Created attachment 208339 [details] Addition patch for IBuilderStateUtil
Created attachment 208345 [details] All in one patch file for injected IBuilderStateUtil
Time profiling for a smaller model shows, that URI.createHierarchicalUri is the most expensive way to create an URI because it validates all parts, except the fragment, which is expensive. In profiler the time grows from 46s to 74s. If I take the new URI, trimFragment and append the (cached) optimized fragment I need 10% more memory (44MB against 40MB) but can load it in 51 seconds. I think this should be the way here. I'll update the patch later.

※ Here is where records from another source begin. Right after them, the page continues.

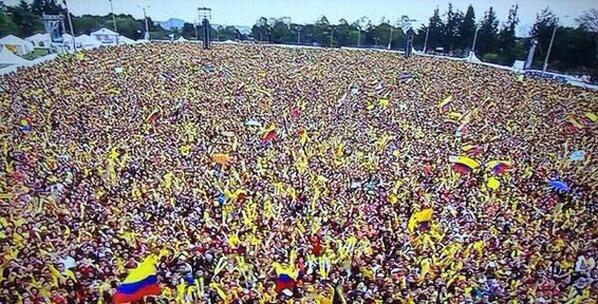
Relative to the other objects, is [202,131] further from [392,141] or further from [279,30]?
[279,30]

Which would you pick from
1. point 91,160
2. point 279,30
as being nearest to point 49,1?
point 91,160

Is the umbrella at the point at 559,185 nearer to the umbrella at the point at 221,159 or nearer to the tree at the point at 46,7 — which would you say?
the umbrella at the point at 221,159

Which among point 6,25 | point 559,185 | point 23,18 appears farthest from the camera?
point 559,185

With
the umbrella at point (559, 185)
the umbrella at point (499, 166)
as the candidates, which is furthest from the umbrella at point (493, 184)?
the umbrella at point (559, 185)

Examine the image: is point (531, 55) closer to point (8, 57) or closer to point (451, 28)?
point (451, 28)

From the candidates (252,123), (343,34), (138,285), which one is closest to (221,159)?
(252,123)

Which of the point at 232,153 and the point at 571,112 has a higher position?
the point at 571,112
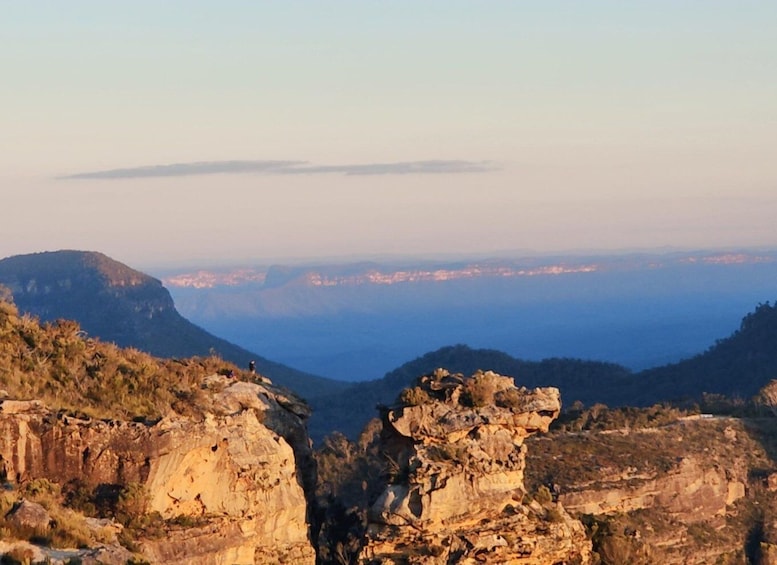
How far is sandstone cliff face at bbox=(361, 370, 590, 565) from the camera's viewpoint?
32.7 meters

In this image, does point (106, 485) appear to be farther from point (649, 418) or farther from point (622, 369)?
point (622, 369)

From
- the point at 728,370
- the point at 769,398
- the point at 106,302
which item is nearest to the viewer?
the point at 769,398

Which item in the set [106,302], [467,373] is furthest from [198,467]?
[106,302]

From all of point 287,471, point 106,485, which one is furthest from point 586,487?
point 106,485

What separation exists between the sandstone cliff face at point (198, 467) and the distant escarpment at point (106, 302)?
11946 centimetres

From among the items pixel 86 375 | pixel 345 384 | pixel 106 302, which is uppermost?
pixel 86 375

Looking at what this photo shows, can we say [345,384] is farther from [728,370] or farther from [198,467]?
[198,467]

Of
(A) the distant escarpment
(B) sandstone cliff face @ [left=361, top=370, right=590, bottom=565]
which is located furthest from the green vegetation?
(A) the distant escarpment

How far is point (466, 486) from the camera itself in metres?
33.2

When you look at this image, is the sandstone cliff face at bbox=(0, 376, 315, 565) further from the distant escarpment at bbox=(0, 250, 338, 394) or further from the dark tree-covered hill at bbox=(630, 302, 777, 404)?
the distant escarpment at bbox=(0, 250, 338, 394)

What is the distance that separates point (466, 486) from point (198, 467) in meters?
6.40

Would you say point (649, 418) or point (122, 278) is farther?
point (122, 278)

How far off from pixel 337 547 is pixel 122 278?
146128 millimetres

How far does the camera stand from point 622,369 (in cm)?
14238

Also note that it's only URI#createURI(String) which uses the caching inside URI. So I don't think it's worth optimizing the segments etc. Just the fragment. That's what we did in our product. I suppose we could check if this is an enhancement that could go into EMF. I.e. in URI#createURI() call new String() for the URI base and the fragment.
Created attachment 208756 [details] Patch for optimizing only the fragment of uris I tried also caching the baseUri based on segmented uri and use them to append different fragments. This way the validation is done only if necessary. This caching could also be part of EMF, but it caches on a different level. I'm not sure if URI should reuse segments or replace fragments with own short Strings, because it would increase memory in many other circumstances. The profiling result showed in my example, that caching and reusing the segments leads to 500kb of 90MB ResourceDescriptions is saved for Strings, but WeakHashMap and WeakReferences took more than 600kb additionally. The loading time for saved ResourceDescriptions increased from 6.7s to 6.9s approx. With this results I prefere a short optimizer which optimizes only the fragments. The optimizer is injected and could be replaced in customer projects.
I think this enhancement may no longer be necessary when using EMF 2.8 in the runtime (see bug 367911). It actually has a big advantage even: It doesn't attempt to reduce the memory footprint after the fact (i.e. after loading the builder state from disk): The fragments will already be stored as separate new String objects to begin with.
I think we can mark it here as wont fix. Everyone can take a look at my workaround, but for xtext the changes in emf should be sufficient.